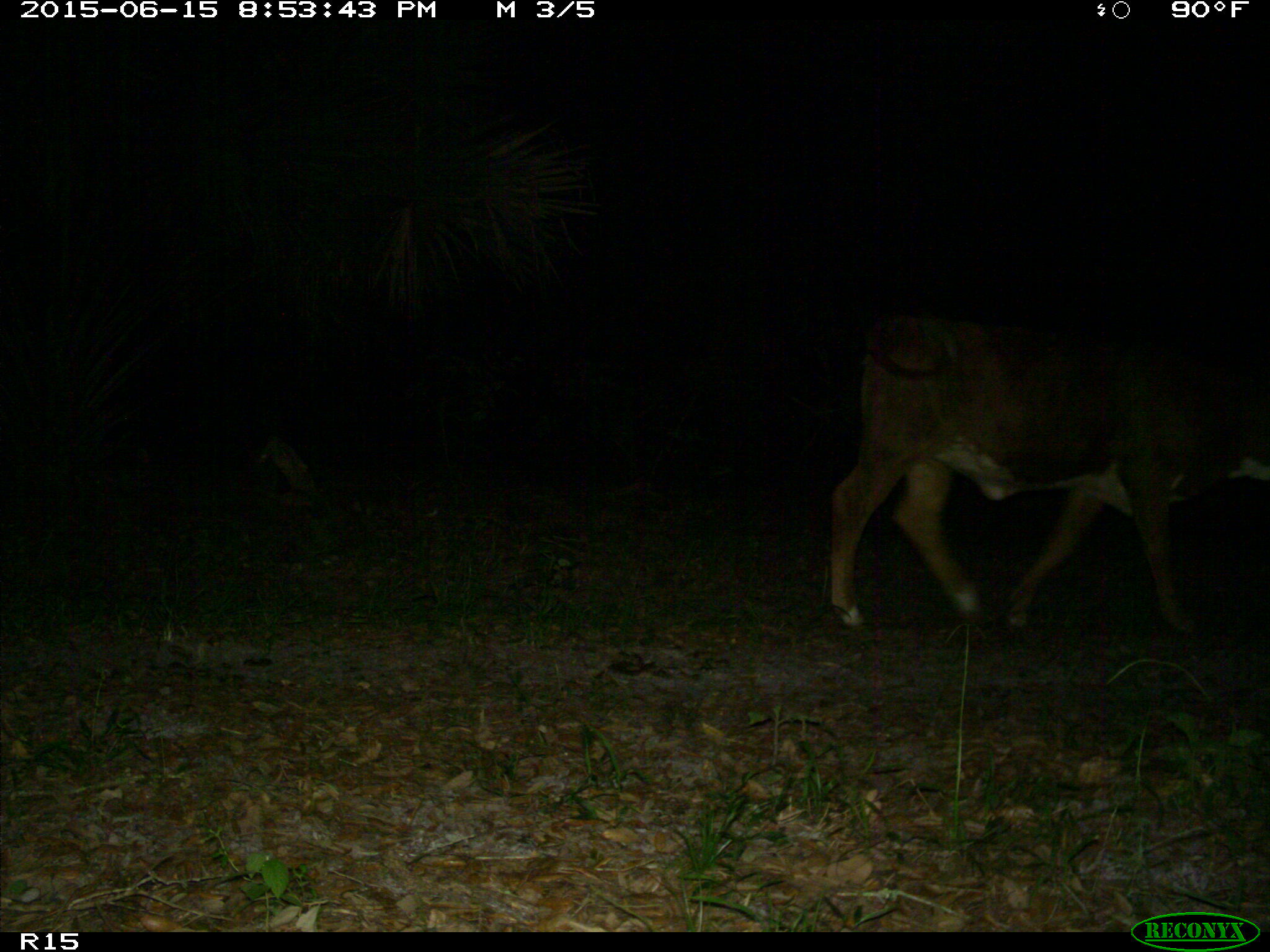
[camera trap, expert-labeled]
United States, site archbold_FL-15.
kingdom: Animalia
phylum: Chordata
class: Mammalia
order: Artiodactyla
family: Bovidae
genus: Bos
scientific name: Bos taurus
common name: domestic cow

**About this task:** Each entry is to be output exactly, and no picture is to appear.

**Answer space:**
[camera trap, expert-labeled]
United States, site archbold_FL-15.
kingdom: Animalia
phylum: Chordata
class: Mammalia
order: Artiodactyla
family: Bovidae
genus: Bos
scientific name: Bos taurus
common name: domestic cow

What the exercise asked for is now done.